È tempo di dare ai carcerati gli affetti che gli spettano
In Italia non c'è una norma unica per gestire i permessi ai detenuti in modo da assicurare a loro il diritto agli affetti ed all'intimità previsti dalla Costituzione
Un diritto inviolabile, ma di fatto compresso e umiliato. In Italia sono migliaia i detenuti che, estromessi dalla possibilità di accedere ai permessi premio, si ritrovano a dover fare i conti con il muro di gomma che gli impedisce di mantenere un legame stabile e soddisfacente con il proprio nucleo familiare e, inutile negarlo, anche col proprio partner. Al netto di un'unica eccezione, quella di Opera, la totalità delle carceri del Belpaese non è ad oggi attrezzata per concedere momenti di intimità a quelli che, nel gergo penitenziario, vengono definiti «ristretti».
«La privazione di momenti e spazi di affettività con la moglie o con il marito, imposta dall'ordinamento italiano ai reclusi delle sue carceri, deve ritenersi una violazione ingiustificata del diritto alla sessualità. Arrestare, annientare per un periodo prolungato la fisicità dei rapporti di un detenuto significa concretamente menomarlo, amputarlo della sua identità», è il monito lanciato da Alexandro Maria Tirelli, presidente delle Camere Penali del Diritto europeo e internazionale.

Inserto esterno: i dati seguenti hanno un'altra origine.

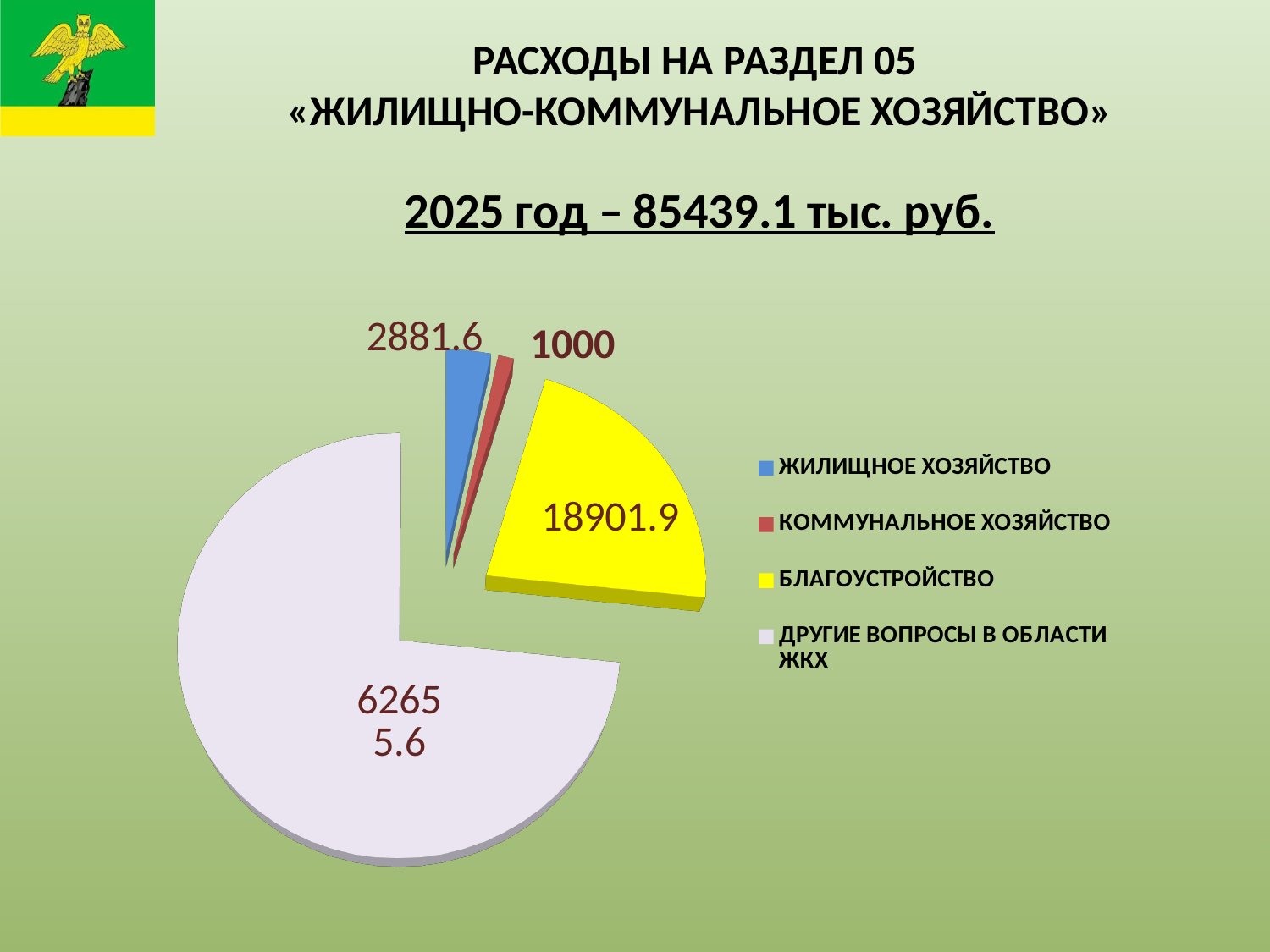
What is the value for ДРУГИЕ ВОПРОСЫ В ОБЛАСТИ ЖКХ on the pie chart? 62655.6 What kind of chart is shown on the slide? Pie chart What is the difference between the values for БЛАГОУСТРОЙСТВО and ЖИЛИЩНОЕ ХОЗЯЙСТВО? 16020.3 Which is larger, the value for ЖИЛИЩНОЕ ХОЗЯЙСТВО or the value for КОММУНАЛЬНОЕ ХОЗЯЙСТВО? ЖИЛИЩНОЕ ХОЗЯЙСТВО What is the value for КОММУНАЛЬНОЕ ХОЗЯЙСТВО on the pie chart? 1000 Which category has the smallest slice of the pie chart? КОММУНАЛЬНОЕ ХОЗЯЙСТВО What is the value for БЛАГОУСТРОЙСТВО on the pie chart? 18901.9 What is the difference between the values for ЖИЛИЩНОЕ ХОЗЯЙСТВО and КОММУНАЛЬНОЕ ХОЗЯЙСТВО? 1881.6 What colour is the slice for БЛАГОУСТРОЙСТВО? Yellow Which category has the largest slice of the pie chart? ДРУГИЕ ВОПРОСЫ В ОБЛАСТИ ЖКХ How many categories does the pie chart show? 4 What is the value for ЖИЛИЩНОЕ ХОЗЯЙСТВО on the pie chart? 2881.6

Quello che ne viene fuori è un quadro a tinte più fosche che mai: «Poiché non vi è dubbio - ragiona l'avvocato Tirelli - che l'attività sessuale faccia parte del ciclo vitale dell'uomo, inibirla e interromperla può evidentemente ledere l'integrità e la salute, tutelate dall'articolo 32 della Costituzione, di chi ne sia privato, potendo in questi generare una serie di traumi psicofisici».

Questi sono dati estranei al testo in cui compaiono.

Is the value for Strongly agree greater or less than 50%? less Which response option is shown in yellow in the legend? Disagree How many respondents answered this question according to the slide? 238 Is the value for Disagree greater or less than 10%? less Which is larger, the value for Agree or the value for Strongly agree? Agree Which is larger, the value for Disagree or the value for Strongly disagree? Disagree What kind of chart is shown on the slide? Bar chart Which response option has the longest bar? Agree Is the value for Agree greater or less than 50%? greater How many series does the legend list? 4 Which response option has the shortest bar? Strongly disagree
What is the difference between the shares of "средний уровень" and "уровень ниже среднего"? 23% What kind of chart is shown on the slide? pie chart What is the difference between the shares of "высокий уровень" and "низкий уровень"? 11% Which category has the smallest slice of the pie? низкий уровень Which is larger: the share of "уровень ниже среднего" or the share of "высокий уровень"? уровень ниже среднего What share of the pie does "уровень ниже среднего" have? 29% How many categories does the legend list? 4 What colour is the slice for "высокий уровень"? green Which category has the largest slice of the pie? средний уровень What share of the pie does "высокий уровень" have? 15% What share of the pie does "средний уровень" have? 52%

Il rischio, ancora una volta, è che la pena da scontare finisca per essere tutt'altro che rieducativa, spingendo anzi il detenuto verso facili recidive e stati di alienazione sociale. Sul punto, la denuncia del presidente delle Camere Penali del Diritto europeo e internazionale è durissima: «L'annichilimento di sessualità e affettività in carcere contribuisce, oltre alla manifestazione di episodi di omosessualità eteroimposta, anche al registrarsi di fenomeni di autoerotismo compulsivo e patologico, di stupri, nonché di atti di autolesionismo e suicidio fra i carcerati. Questo avviene più sovente fra i soggetti condannati a pene detentive lunghe o molto lunghe, così che la privazione di una sessualità condivisa con un partner possa altresì ritenersi, in taluni casi, vera e propria lesione dello scopo rieducativo e risocializzante che, ai sensi dell'articolo 27 della Costituzione, la pena deve avere».

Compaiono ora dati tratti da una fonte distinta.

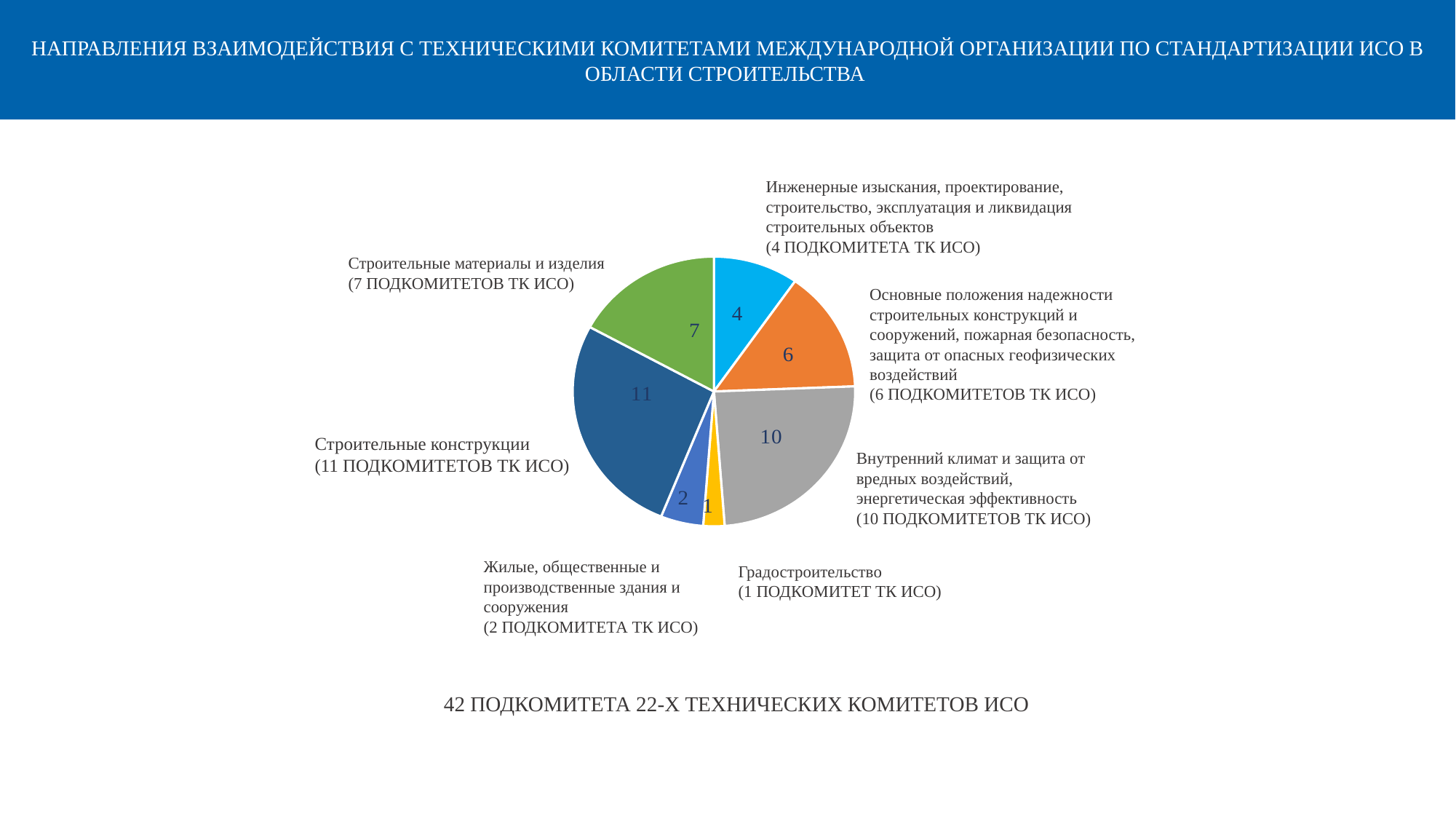
Which is larger: the slice for Основные положения надежности строительных конструкций (6) or the slice for Инженерные изыскания (4)? Основные положения надежности строительных конструкций What is the difference between the values for Строительные конструкции and Строительные материалы и изделия? 4 Which category has the smallest slice in the pie chart? Градостроительство What is the value of the slice for Внутренний климат и защита от вредных воздействий, энергетическая эффективность? 10 What is the value of the slice for Строительные конструкции? 11 How many slices does the pie chart have? 7 What is the value of the slice for Строительные материалы и изделия? 7 What is the value of the slice for Градостроительство? 1 What colour is the slice for Строительные материалы и изделия? green Which category has the largest slice in the pie chart? Строительные конструкции What type of chart is shown on the slide? pie chart What is the difference between the values for Внутренний климат и защита от вредных воздействий and Жилые, общественные и производственные здания и сооружения? 8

Gli Stati generali dell'esecuzione penale, istituiti nel 2015, a seguito dell'ennesima condanna pronunciata dalla Corte europea dei diritti umani nei confronti dell'Italia, hanno proposto l'introduzione dell'istituto della visita, diverso dal colloquio, da svolgersi in forma riservata, senza cioè alcun controllo audiovisivo, nelle cosiddette stanze dell'affettività, comode e strumentali unità abitative, edificate o ricavate in ogni istituto penitenziario, le cui manutenzione e pulizia siano affidate direttamente ai detenuti: «Il progetto - commenta amaro l'avvocato Tirelli - è stato però incomprensibilmente accantonato nel 2018, con una riforma dell'ordinamento che si è limitata a dire, sull'argomento, che i luoghi adibiti ai colloqui dovrebbero garantire "ove possibile, una dimensione riservata"».
Da qui l'urgenza di un appello che lo Stato non può più permettersi di far cadere nel vuoto: «Ci rivolgiamo al Parlamento - conclude il presidente delle Camere Penali del Diritto europeo e internazionale - affinché si faccia carico di intervenire con una proposta di legge che, approfittando della riforma dell'ordinamento giudiziario attivata dal ministro Cartabia, integri finalmente la possibilità per i detenuti di beneficiare di concreti e periodici momenti di affettività e sessualità».